I hope there were no other non-Latin characters in the texts, and that I didn't otherwise introduced any errors. The files are in https://github.com/Eben60/isotopic_data , I'm going to convert another PDF file too, but not right now. I'd leave the further processing to CSV.jl experts ;)

EDIT: the second PDF file now converted, too

Eben60 avatar Jun 01 '22 13:06 Eben60

I actually contacted the guys from the committee that created the pdf files I mentioned. They sent me csv files with recommended values of magnetic dipole and electric quadrupole moments. I am currently reworking my PR to accommodate new data.

@anandijain, @carstenbauer, @rahulkp220 Right now, I have the data for around 3000 isotopes (only half of them has no missing entries). Looking at it, may be it is a good idea to keep isotope data in a separate package. Highly likely most people don't need the data on Isotopes, and the data on Isotopes is significantly larger than the data on Elements.

Gregstrq avatar Jun 02 '22 18:06 Gregstrq

By the way, can anyone explain to me why NaN-s are used instead of missing-s in the elements data?

Gregstrq avatar Jun 02 '22 19:06 Gregstrq

Hi All, I'm the author of mendeleev. I wasn't aware of this effort until @Eben60 created a PR linked above. This looks really great, kudos. If you are interested I already have some isotope data parsed from CIAAW into a sqlite db.

I wonder if there's some synergies here we could explore in order to not duplicate the efforts and share data?

lmmentel avatar Jul 18 '22 20:07 lmmentel

@eben60, @Immentel Regarding the raw data, after my discussion with the INDC International Nuclear Data Committee, they have uploaded the csv files with recommended dipole and quadrupole moments to their web-page https://www-nds.iaea.org/nuclearmoments/. You need to look above the periodic table, there are buttons titled CSV file with recommended nuclear dipole moments and CSV file with recommended nuclear quadrupole moments.

In principle, I have almost finished a separate package on Isotopes a couple of months ago, but wanted to add unit tests and got distracted by more pressing matters. I have compiled a dataframe with Isotopic information, which can be of use to you. I will upload it to https://github.com/Gregstrq/Isotope-data in the evening.

@eben60 I've made the static interface for the isotopes, but I wanted to provide the dataframe in the same repo as an alternative. Perhaps, I can still publish a package with static interface for the Isotopes, while the dataframe can be bundled as a part of db together with mendeleev.jl.
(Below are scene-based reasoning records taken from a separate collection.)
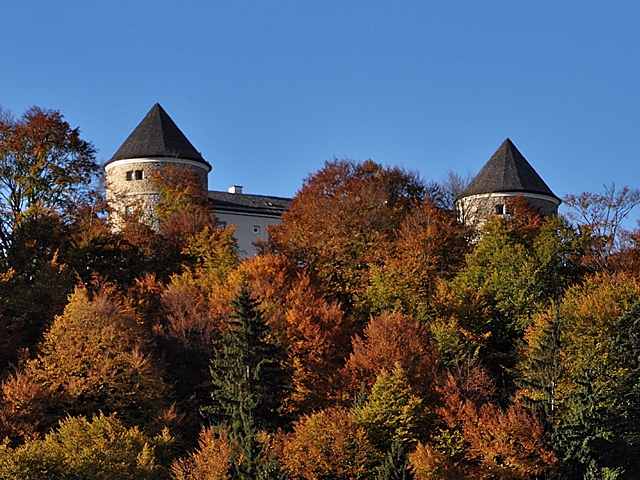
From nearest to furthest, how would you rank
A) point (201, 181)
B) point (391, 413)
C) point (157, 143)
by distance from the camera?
point (391, 413), point (201, 181), point (157, 143)

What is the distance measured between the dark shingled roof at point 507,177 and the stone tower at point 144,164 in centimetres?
1345

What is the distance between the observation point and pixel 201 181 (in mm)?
59812

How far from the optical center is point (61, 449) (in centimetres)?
3812

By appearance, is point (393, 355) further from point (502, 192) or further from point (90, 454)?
point (502, 192)

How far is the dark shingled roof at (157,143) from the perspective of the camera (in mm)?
59656

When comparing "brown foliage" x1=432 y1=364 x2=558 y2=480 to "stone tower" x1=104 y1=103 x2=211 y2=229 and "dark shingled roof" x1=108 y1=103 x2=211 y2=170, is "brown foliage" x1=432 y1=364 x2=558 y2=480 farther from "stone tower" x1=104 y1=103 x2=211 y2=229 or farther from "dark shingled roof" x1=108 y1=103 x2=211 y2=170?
"dark shingled roof" x1=108 y1=103 x2=211 y2=170

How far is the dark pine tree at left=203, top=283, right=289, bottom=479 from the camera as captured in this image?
4075cm

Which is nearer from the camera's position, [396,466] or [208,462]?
[208,462]

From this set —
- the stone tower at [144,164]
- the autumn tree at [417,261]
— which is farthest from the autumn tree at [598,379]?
the stone tower at [144,164]

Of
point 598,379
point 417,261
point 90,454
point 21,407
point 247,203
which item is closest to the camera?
point 90,454

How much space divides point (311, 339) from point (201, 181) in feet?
53.7

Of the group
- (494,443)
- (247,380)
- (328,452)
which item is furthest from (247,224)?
(494,443)

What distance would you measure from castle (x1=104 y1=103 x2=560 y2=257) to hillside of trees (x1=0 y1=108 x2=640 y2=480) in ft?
4.29

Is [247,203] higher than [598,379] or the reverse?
higher
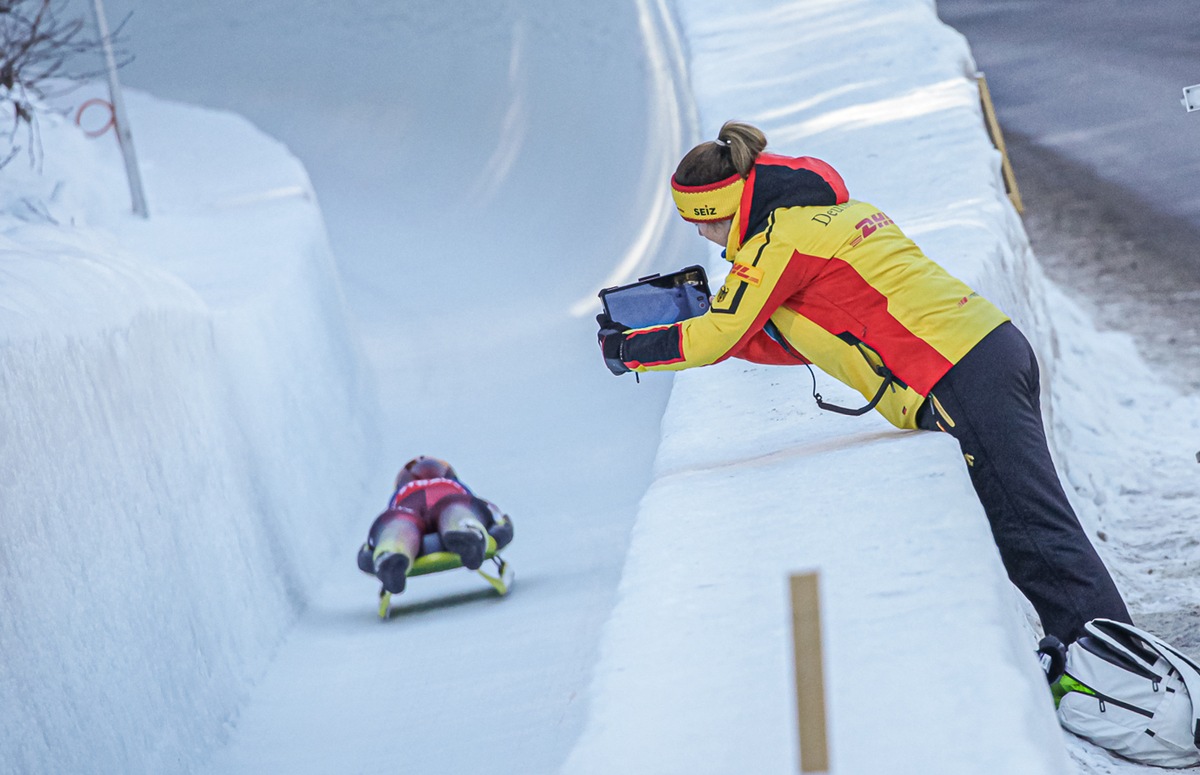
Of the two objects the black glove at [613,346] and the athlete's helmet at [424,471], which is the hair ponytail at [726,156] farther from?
the athlete's helmet at [424,471]

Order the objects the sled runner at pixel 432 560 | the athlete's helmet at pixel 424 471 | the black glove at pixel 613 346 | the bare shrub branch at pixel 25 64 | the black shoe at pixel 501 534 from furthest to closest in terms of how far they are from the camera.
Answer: the bare shrub branch at pixel 25 64, the athlete's helmet at pixel 424 471, the black shoe at pixel 501 534, the sled runner at pixel 432 560, the black glove at pixel 613 346

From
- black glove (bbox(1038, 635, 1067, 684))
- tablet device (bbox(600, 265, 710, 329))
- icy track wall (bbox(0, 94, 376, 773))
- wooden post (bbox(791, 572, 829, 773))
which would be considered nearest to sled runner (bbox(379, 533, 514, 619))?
icy track wall (bbox(0, 94, 376, 773))

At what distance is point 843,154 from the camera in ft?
16.9

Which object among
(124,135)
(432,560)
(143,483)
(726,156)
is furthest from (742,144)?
(124,135)

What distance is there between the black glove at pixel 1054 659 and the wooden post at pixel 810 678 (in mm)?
1241

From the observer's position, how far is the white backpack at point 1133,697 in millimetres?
1979

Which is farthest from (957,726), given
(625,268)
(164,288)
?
(625,268)

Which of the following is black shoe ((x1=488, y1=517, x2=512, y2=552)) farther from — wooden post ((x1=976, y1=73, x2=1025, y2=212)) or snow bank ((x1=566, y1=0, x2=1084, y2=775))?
wooden post ((x1=976, y1=73, x2=1025, y2=212))

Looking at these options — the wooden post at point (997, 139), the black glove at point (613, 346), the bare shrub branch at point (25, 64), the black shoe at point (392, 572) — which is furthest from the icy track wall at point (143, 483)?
the wooden post at point (997, 139)

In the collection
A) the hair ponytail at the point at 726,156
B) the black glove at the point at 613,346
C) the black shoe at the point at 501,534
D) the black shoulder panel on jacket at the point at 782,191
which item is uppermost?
the hair ponytail at the point at 726,156

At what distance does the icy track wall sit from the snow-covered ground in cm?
1

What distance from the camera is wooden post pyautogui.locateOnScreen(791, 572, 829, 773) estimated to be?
0.97 metres

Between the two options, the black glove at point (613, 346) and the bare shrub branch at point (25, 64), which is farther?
the bare shrub branch at point (25, 64)

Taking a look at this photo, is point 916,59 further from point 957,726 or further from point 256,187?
point 957,726
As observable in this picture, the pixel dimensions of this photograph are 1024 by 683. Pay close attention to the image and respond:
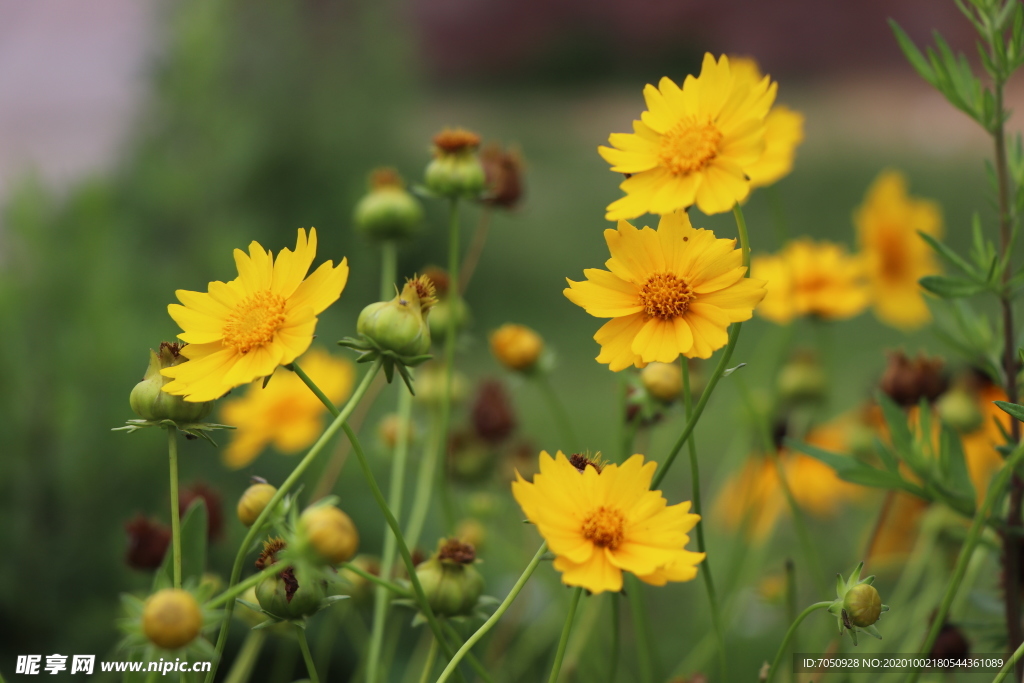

Gregstrq avatar Sep 08 '22 10:09 Gregstrq

@Eben60, @Immentel I have updated https://github.com/Gregstrq/Isotope-data repo. The dataframe with isotopic data is called "isotopes_data.jls". To load up the dataframe, just do

using Serialization, FileIO, DataFrames, Unitful
isotopes = deserialize("isotopes_data.jls")

I did not save the data as a db because I wanted to keep the units of the physical data.

Gregstrq avatar Sep 11 '22 17:09 Gregstrq

I did not save the data as a db because I wanted to keep the units of the physical data.

Got it. I am currently keeping track of the units only in the docs layer, i.e. docstrings and curated documentation but it would probably be better to have that information in the db as well, I'll create an issue for it over at mendeleev.

As mentioned in this comment I had some issues opening the isotope data but went ahead and parsed it myself and it should soon make it the the db and into the next release of mendeleev.

lmmentel avatar Sep 25 '22 23:09 lmmentel

I guess we need to close this PR. @Eben60, @Immmentel, I have split this PR into a separate package: IsotopeTable.jl. Additionally to that, I have created a package IsotopeTableDF.jl, which simply exports the isotope data as a DataFrame. (I have split isotopes DataFrame into a separate package, because its loading from .jld2 file requires extra packages.)

The registration of these packages should be finished tomorrow. (3 day waiting period.)

Gregstrq avatar Oct 18 '22 10:10 Gregstrq

Thanks for the update @Gregstrq. I have parsed the isotopic data into a SQLite db that is a part of mendeleev in case anyone is interested in a language independent source of this data.